Serenity:  Those living long lives seem to have found mastery over stress.  It isn’t that they don’t suffer stress, but that they’re able to transcend it, living lives of daily, defined routine, with simplicity a cornerstone.  We help ourselves by reducing overload and unshackling ourselves from the wrenching worry synonymous with materialism, competition, and hurry.  Yoga, Tai Chi and meditation–traditional staples of the East–reduce tension and lower blood pressure, that silent source of many of our diseases.  Tranquil music muffles our pace; a good book provides timeout; a walk along a bubbling  brook restores.  Study quietness and discover peace and with it, longer life.

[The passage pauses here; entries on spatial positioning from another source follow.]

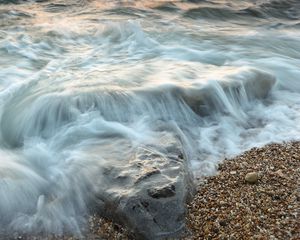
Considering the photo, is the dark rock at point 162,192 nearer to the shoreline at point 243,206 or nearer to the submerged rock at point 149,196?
the submerged rock at point 149,196

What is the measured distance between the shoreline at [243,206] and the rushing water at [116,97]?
0.75ft

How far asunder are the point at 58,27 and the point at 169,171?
6.13m

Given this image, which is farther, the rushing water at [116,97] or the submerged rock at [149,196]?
the rushing water at [116,97]

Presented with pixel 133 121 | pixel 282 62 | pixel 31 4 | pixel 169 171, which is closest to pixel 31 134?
pixel 133 121

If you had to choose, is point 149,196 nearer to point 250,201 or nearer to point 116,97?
point 250,201

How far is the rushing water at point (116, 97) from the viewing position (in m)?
4.38

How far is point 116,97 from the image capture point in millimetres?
5832

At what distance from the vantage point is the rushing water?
4375 millimetres

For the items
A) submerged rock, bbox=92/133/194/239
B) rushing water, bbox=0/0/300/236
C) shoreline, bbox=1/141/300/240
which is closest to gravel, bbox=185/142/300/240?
shoreline, bbox=1/141/300/240

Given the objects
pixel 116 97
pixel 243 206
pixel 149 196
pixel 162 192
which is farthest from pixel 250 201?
pixel 116 97

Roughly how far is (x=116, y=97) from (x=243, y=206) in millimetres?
2388

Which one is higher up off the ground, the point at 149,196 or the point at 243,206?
the point at 149,196

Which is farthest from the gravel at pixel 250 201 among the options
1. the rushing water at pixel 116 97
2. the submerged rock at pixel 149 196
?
the rushing water at pixel 116 97

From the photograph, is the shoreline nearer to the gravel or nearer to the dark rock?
the gravel
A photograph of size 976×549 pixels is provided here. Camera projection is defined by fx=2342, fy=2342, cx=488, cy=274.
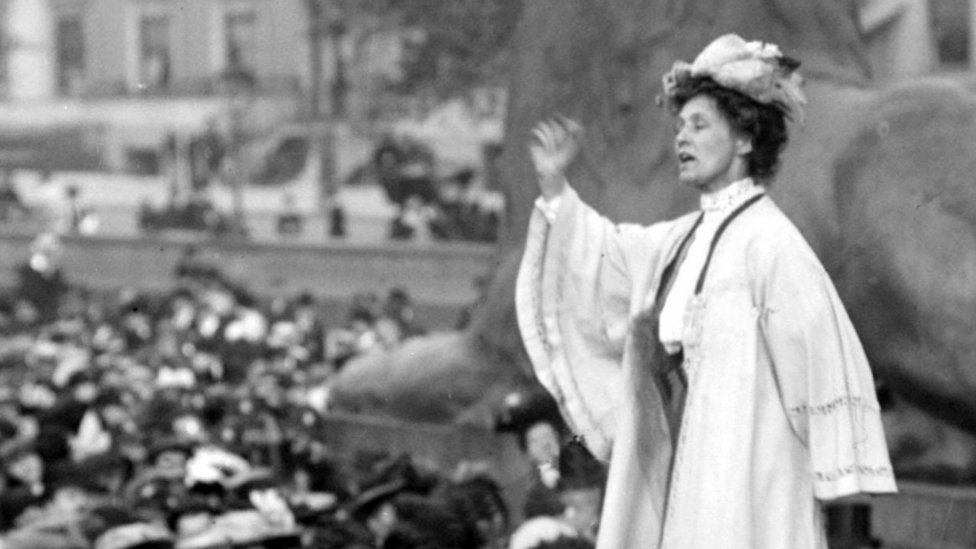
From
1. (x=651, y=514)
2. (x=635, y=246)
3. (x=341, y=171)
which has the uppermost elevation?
(x=635, y=246)

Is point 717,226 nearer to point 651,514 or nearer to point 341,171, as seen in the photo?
point 651,514

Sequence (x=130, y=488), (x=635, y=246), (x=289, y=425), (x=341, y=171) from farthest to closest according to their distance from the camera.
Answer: (x=341, y=171), (x=289, y=425), (x=130, y=488), (x=635, y=246)

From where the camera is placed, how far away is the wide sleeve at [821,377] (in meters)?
5.64

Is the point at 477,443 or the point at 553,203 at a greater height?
the point at 553,203

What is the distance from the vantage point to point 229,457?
458 inches

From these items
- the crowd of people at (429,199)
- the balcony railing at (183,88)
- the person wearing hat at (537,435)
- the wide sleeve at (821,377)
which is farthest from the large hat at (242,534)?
the balcony railing at (183,88)

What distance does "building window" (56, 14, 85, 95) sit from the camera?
41.9 meters

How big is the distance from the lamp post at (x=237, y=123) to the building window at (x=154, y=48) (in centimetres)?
125

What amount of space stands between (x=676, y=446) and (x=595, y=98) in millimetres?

Family:   Most centenarians center their lives around their families, marrying young and having children.  There is a ritual of togetherness and mutual obligation that informs their lives.  The elderly usually live with their children and thus fare better in their physical and mental capabilities.  America, however, has been trending in the opposite direction, with active families finding quality time together difficult.  Shared activities and  a daily meal spent together are increasingly atypical now.  Mobility often spaces family members widely apart.  On the other hand, those living long, happy productive lives have made family a priority, live in proximity, and exhibit a we-ness in their interaction.

While there aren’t any guarantees, given life’s caprice, individuals mirroring these trademarks tend to fare much better in living long and healthy and productive lives.